No dia seguinte, visitei o diretor da companhia, o Sr. G. D. Keogh, um irlandês, que me recebeu com grande amabilidade e convidou-me para almoçar, deixando-me bastante constrangido, pois meu traje não era apropriado para esta circunstância. As senhoras da família, a esposa e três filhas, não tiveram, por certo, a melhor das impressões de minha pessoa quando me viram entrar com meu chapéu cinzento de feltro, terno azul-claro de viagem e uma camisa, que, embora limpa, não era muito própria. Mas como eu já lá estava, não tive outra coisa a fazer senão aceitar o convite e tomar parte na farta refeição, que, à moda inglesa, consistiu de uma variedade de carne fria, pastéis, chá e café. Esperei com ansiedade o fim da refeição. Não deixa de causar sensação curiosa o fato de uma pessoa encontrar-se, depois de vários meses de contacto com a classe baixa da população brasileira, na convivência de uma família inglesa, que vive rodeada de todo o conforto. Confesso que me senti um tanto deslocado e que minha conversa não deve ter sido das mais interessantes, o que explico, em parte, pela precariedade do meu inglês, bastante para me fazer compreender, mas nunca para manter uma conversação contínua e atraente, capaz de agradar às senhoras.

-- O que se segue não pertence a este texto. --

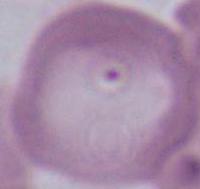
This is an erythrocyte.

Photomicrograph. Captured at 1000x magnification.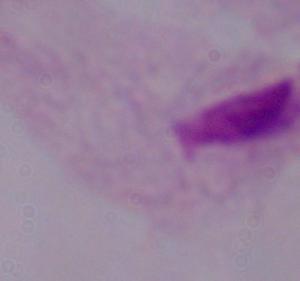

Summary:
  - Identification: trichomonad
  - Magnification: 1000x
  - Modality: photomicrograph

Pediram-me notícias da Alemanha e perguntaram-me o que se passava com os alemães, que, de pacíficos e ordenados, como sempre o foram, se achavam transformados em turbulentos revolucionários. Seria muito difícil explicar a um inglês, que ignora a pressão sob a qual se vive em nossa pátria – pois os ingleses desconhecem por completo a situação que pesa sobre a Alemanha – as causas da rebelião de 1848, e por isso limitei-me a dizer que a calma e a ordem imperavam novamente na Alemanha e que nada havia que constituísse ameaça à segurança da Europa.

As instalações da mina do Morro Velho, que visitei acompanhado do inspetor, Sr. Candiland, são as melhores que existem e constituem um padrão de organização e trabalho racional. Antes, porém, quero referir-me brevemente à situação geognóstica do ouro aí. A mineração do Morro Velho é feita sobre uma base de micaxisto de ferro aurífero, que se encontra acamada no Itacolumito, argilosa e de cor castanho-avermelhada. Esta camada atinge uma profundidade de 7 a 8 braças e inclina-se, como todas as formações rochosas dessa região, num ângulo de 45.° para sudeste. O depósito é muito forte e consiste principalmente de micaxisto misturado em proporções diferentes com pirita, pirita magnética, quartzo e ouro. Uma tonelada de minério contém, em média, quatro oitavas de ouro. Em muitos lugares aparecem espaços vazios na rocha, recobertos de grandes cristais de espato calcário ou de siderito e aglomerações de cristais menores de pirita magnética, micaxisto, etc. O depósito é explorado em três poços bem escavados, os de Saú, Cachoeira e Gambu, cada um com várias galerias. A principal delas segue a inclinação da camada e dispõe de um plano inclinado. O primeiro poço tem a profundidade de 1.200 pés, encontrando-se sob o leito do ribeirão do Morro Velho; o segundo tem 800 pés de profundidade o terceiro 600. O minério é transportado mecanicamente pelos planos inclinados sendo depois conduzido por outro até a boca do poço, onde entra na casa dos pilões, para aí ser trabalhado por escravos, que dão aos blocos a forma conveniente para entrarem nos pilões.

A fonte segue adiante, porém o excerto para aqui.